RICARDO LLOPESA
Instituto de Estudios Modernistas de Valencia, España
PRÓLOGO DEL LIBRO "BLASFEMIA DEL SUBSUELO",
POR RICARDO LLOPESA
Preciso es remontarse a poco más de un siglo para conocer un poco más de cerca el protagonismo literario que alcanzó, en la cumbre del pensamiento, la trayectoria poética de El Salvador y comprender el proceso que llega hasta la poesía de André Cruchaga. Ya sabemos que todo proceso de transformación, sobre todo el poético, es lento, debido a la hondura en que entierra sus raíces el lenguaje, convirtiéndose en involucionista.
Cuando Rubén Darío (1867-1916) llegó por primera vez a San Salvador, tenía doce años y el salvadoreño Francisco Gavidia (1863-1955) diecinueve. Éste había fundado, en 1880, y dirigía La Academia Literaria “La Juventud”, integrada por un grupo de muchachos ilusionados en darle brillo al verso de Víctor Hugo. Gavidia, su impulsor, supo distinguir con claridad la clave de la cesura en el verso alejandrino y el hexámetro griego, y le hizo a Rubén la revelación. Más tarde, con los años, Darío encontró en ese secreto el misterio del ritmo en el soneto y escribió “Caupolicán” (Santiago de Chile, 1888) haciendo sonar distinto el verso el castellano. Con esto quiero decir que el germen del modernismo surgió en la cabeza de un salvadoreño, pero fue el nicaragüense quien partió de los consejos de Gavidia, rompiendo los versos, a través de otros metros y generando otra música.

## FILAS EXTRAÍDAS
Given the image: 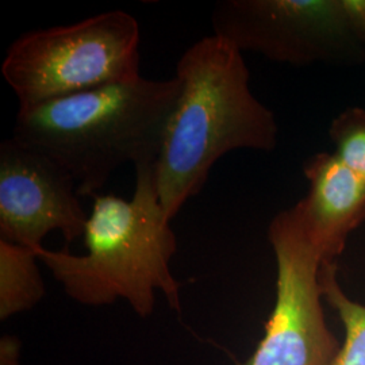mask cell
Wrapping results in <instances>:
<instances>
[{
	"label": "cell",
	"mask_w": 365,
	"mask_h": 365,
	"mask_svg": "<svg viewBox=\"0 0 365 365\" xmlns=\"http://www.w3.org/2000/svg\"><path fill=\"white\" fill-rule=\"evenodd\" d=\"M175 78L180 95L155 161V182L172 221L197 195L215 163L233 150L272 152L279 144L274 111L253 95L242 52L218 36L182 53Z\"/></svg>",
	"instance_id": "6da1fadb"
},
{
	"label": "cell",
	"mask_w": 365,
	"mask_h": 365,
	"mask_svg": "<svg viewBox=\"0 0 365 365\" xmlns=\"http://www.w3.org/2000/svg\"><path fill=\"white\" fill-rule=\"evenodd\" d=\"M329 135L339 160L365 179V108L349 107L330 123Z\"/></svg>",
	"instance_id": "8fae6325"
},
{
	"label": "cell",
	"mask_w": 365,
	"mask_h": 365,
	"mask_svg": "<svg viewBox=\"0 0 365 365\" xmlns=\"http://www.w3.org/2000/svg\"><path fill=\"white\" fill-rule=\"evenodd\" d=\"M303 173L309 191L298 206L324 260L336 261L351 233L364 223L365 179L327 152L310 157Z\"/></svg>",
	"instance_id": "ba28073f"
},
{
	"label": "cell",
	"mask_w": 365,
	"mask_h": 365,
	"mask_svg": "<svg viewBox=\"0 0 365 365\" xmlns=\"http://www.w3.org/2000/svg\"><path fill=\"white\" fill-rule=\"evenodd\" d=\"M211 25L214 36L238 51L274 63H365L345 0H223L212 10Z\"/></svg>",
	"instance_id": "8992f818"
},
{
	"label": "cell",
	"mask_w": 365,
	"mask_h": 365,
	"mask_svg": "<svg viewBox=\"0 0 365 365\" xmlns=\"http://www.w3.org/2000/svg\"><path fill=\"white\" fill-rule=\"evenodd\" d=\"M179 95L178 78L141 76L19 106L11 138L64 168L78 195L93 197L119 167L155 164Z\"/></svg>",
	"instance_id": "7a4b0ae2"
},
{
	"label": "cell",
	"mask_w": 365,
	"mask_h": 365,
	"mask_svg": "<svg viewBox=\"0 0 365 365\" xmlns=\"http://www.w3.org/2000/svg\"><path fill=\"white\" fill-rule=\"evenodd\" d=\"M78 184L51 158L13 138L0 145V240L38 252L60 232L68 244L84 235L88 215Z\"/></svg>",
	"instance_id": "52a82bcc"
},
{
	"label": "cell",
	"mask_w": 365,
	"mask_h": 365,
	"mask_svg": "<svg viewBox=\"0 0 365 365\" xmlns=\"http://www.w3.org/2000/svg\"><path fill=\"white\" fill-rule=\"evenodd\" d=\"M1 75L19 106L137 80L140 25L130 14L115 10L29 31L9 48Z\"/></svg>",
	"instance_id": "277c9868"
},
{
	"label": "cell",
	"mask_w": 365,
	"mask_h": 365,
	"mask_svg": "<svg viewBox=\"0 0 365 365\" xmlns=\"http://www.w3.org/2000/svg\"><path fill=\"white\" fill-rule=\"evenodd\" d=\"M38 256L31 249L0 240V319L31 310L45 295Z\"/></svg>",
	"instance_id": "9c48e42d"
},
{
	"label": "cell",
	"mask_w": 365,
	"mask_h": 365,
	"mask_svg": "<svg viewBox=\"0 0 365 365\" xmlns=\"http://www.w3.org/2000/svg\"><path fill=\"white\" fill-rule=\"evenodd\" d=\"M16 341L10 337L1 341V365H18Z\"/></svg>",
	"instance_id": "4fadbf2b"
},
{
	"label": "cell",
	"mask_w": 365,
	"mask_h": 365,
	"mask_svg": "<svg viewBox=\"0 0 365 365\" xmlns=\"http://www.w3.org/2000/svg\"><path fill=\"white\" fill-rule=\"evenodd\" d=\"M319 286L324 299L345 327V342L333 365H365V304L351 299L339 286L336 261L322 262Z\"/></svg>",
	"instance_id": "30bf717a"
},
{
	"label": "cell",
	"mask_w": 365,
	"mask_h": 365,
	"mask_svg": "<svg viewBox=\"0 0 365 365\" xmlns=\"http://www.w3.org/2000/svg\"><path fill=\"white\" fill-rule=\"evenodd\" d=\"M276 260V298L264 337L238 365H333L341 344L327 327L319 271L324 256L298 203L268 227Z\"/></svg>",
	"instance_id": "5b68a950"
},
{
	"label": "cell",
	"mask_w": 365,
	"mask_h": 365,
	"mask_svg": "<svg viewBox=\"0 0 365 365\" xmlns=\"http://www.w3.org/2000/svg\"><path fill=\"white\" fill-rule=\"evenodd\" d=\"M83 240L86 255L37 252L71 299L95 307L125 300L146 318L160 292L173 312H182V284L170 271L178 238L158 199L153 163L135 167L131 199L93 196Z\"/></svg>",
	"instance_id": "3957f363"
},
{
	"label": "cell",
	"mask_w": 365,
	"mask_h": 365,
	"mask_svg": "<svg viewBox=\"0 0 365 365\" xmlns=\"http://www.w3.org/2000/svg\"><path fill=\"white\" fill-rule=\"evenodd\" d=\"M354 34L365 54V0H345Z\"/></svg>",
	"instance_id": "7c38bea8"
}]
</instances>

## TAREA ESCRITA A
Responde estas preguntas con los datos del prólogo sobre la poesía salvadoreña:
(i) ¿Cuántos años tenía Rubén Darío cuando llegó por primera vez a San Salvador?
(ii) ¿En qué año fundó Francisco Gavidia La Academia Literaria "La Juventud"?
(iii) ¿En qué ciudad y en qué año escribió Darío "Caupolicán"?
## TAREA ESCRITA B
Traduce al inglés esta oración del prólogo sobre la poesía salvadoreña: "Cuando Rubén Darío (1867-1916) llegó por primera vez a San Salvador, tenía doce años y el salvadoreño Francisco Gavidia (1863-1955) diecinueve."
## TAREA ESCRITA C
Escribe la continuación del prólogo sobre la poesía salvadoreña a partir de su última oración.
Las filas no guardan relación con el prólogo sobre la poesía salvadoreña.

## RESULTADO A
(i) Doce años.
(ii) En 1880.
(iii) En Santiago de Chile, en 1888.

## RESULTADO B
When Rubén Darío (1867-1916) first arrived in San Salvador, he was twelve years old, and the Salvadoran Francisco Gavidia (1863-1955) was nineteen.

## RESULTADO C
Pero el honor de Gavidia terminó por convertirse en herencia, hasta el punto que, como dijo Anderson Imbert, el abrazo del modernismo a El Salvador fue tan fuerte que terminó por convertirse en un enorme abrazo que duró más allá de la larga vida del anciano poeta. Este problema impidió avanzar, como hubiese sido lo correcto, por los caminos experimentales de la vanguardia y poner la poesía a la altura de los grandes.
Hubo que esperar la llegada de Roque Dalton (1935-1975) y su espíritu revolucionario para que la poesía entrase de lleno en la modernidad, con todo lo que implica ser moderno, en el contexto de las literaturas modernas, en busca de una línea distinta a la del pasado, que es la que ahora encontramos con nuevo ímpetu, tinte heroico y surrealista, en el libro Blasfemia del subsuelo, de André Cruchaga. Con el mérito de aparecer, conjuntamente, traducido al catalán por el poeta Pere Bessó, conocido en los ámbitos de la literatura.
Para quienes no lo saben, me permito trazar unos rasgos del traductor. En los primeros años del 70 publicó en Valencia la revista “Múrice”, que hizo historia porque iba tras lo nuevo y distinto, alejándose de la tan entroncada tradición. En este sentido, tanto España como El Salvador vivieron ahogados en el pantano del pasado. Bessó se inició en la poesía y sigue siendo poeta, pero eligió la política como medio para combatir la injusticia.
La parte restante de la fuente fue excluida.